Ex-OpenAI researcher targets $2bn for AI drug startup
An OpenAI researcher is in talks to raise $200 million for an unnamed AI drug repurposing startup, highlighting a frothy investment climate that is pouring billions into unproven biological AI ventures.
Miles Wang is leaving OpenAI to launch an AI drug discovery startup that is in discussions to raise $200 million at a $2 billion valuation. Venture capital firm Lightspeed is reportedly in talks to lead the round, though Wang disputed the funding figures and the company's description without providing alternative numbers. Several other OpenAI researchers are expected to join the unnamed venture.
The company plans to build AI models that identify new uses for approved drugs or for candidates that failed in earlier clinical trials. Repurposing existing medicines allows founders to bypass years of early safety testing, accelerating the path to patient access and potential revenue. The startup, however, currently has no product and no confirmed funding.
Wang joined OpenAI in March 2024 after leaving Harvard, working on the reinforcement learning team with a focus on alignment, safety, and biology. His relevant experience includes co-authoring a wet-lab study where GPT-5 suggested modifications to a cloning protocol, yielding a 79-fold efficiency gain in that specific setup. OpenAI stressed that this experiment did not produce an actual drug.

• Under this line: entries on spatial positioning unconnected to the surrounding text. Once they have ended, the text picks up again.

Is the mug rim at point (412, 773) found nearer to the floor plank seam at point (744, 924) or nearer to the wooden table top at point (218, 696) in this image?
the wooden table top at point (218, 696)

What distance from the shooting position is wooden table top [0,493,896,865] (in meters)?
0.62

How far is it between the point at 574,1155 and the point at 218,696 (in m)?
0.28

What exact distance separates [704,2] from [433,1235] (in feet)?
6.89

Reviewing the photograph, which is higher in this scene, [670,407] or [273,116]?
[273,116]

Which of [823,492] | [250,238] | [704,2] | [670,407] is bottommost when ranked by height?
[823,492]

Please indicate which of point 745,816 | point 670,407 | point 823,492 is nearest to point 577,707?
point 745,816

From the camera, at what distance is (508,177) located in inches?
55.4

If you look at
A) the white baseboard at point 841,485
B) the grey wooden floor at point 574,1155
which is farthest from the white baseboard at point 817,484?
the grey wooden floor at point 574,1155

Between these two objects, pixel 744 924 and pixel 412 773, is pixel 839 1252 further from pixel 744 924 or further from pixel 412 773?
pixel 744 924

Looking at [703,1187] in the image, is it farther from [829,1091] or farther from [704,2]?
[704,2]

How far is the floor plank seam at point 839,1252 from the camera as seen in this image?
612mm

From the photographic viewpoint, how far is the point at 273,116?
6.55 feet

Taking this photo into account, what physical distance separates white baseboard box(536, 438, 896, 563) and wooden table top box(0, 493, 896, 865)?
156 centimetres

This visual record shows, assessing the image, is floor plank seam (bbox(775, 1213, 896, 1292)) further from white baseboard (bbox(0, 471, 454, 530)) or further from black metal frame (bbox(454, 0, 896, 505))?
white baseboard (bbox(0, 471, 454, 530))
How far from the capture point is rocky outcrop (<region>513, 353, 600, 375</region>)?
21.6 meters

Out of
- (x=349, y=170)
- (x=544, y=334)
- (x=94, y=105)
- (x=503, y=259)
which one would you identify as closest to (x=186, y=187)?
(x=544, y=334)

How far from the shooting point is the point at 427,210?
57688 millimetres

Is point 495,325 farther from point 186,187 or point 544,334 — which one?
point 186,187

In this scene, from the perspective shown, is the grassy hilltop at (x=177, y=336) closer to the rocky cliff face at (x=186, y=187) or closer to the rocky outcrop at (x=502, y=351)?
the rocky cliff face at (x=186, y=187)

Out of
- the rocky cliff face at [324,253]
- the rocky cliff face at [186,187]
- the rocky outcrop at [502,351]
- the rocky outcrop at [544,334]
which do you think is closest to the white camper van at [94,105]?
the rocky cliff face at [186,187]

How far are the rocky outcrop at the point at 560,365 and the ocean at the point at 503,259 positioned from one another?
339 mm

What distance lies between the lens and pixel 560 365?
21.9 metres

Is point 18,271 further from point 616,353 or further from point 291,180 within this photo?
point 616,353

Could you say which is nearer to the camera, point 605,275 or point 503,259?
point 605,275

This massive early valuation reflects a broader gold rush in AI-driven life sciences. On the same day Wang's round was reported, Chai Discovery—co-founded by another former OpenAI researcher—secured $400 million at a $3.8 billion valuation. Google DeepMind spinout Isomorphic Labs raised $2.1 billion in May, while Anthropic and ByteDance are also pursuing similar biological applications.
This surge of capital creates a challenging environment for established pharmaceutical companies and their investors. Traditional drugmakers face mounting pressure to adopt or acquire similar AI capabilities, even as venture capitalists deploy unprecedented sums into unproven, early-stage models.

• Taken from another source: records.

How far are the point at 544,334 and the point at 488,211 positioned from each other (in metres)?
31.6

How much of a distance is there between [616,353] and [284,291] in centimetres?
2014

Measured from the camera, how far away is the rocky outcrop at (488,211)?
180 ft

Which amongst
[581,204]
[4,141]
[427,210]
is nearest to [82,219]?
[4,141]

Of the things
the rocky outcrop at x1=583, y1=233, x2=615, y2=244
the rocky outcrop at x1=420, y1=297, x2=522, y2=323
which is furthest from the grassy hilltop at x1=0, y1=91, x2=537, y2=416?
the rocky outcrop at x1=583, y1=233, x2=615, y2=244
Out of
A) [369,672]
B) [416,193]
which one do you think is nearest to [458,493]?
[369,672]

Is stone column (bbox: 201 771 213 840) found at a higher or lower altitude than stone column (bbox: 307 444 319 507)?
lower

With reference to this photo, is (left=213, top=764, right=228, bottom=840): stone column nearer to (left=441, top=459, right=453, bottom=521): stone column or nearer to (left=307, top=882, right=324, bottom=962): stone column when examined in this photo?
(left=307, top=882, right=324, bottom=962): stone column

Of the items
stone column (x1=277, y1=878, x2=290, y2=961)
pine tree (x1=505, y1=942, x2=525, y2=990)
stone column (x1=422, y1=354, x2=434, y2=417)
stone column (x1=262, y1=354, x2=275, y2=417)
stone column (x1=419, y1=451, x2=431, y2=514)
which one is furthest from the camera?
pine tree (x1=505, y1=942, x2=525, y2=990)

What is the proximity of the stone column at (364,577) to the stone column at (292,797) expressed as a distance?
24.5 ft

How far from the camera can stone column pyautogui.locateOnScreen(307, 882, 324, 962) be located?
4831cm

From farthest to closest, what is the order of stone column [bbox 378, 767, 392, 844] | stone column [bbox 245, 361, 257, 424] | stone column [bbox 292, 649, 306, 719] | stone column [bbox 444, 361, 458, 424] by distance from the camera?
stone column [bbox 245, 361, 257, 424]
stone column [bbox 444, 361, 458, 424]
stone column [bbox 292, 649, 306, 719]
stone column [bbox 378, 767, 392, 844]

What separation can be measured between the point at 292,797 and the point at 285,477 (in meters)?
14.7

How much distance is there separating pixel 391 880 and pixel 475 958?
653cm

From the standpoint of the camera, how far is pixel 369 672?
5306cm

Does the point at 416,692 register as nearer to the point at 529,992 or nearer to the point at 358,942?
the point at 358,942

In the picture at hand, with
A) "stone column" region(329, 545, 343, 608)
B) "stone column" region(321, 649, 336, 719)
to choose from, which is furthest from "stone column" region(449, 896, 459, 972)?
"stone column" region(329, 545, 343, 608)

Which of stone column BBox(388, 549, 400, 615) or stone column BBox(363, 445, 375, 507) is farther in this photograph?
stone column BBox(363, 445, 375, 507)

Much of this investor enthusiasm focuses on AI solving the initial design phase of pharmaceuticals, often ignoring the industry's most expensive hurdles. Designing a molecule is only the first step in a lengthy and complex regulatory process.
“Drug discovery is a ‘lighter’ problem in the food chain of bringing a drug to market,” Immunai chief executive Noam Solomon said, referring to a separate AI effort. “The harder problem is making drugs succeed in clinical trials.”
Those trials take roughly a decade, cost about $2.7 billion, and fail more than 90 percent of the time. For now, the market remains undeterred by these historical odds, as a nameless company with no product secures nine-figure interest based entirely on the promise of artificial intelligence.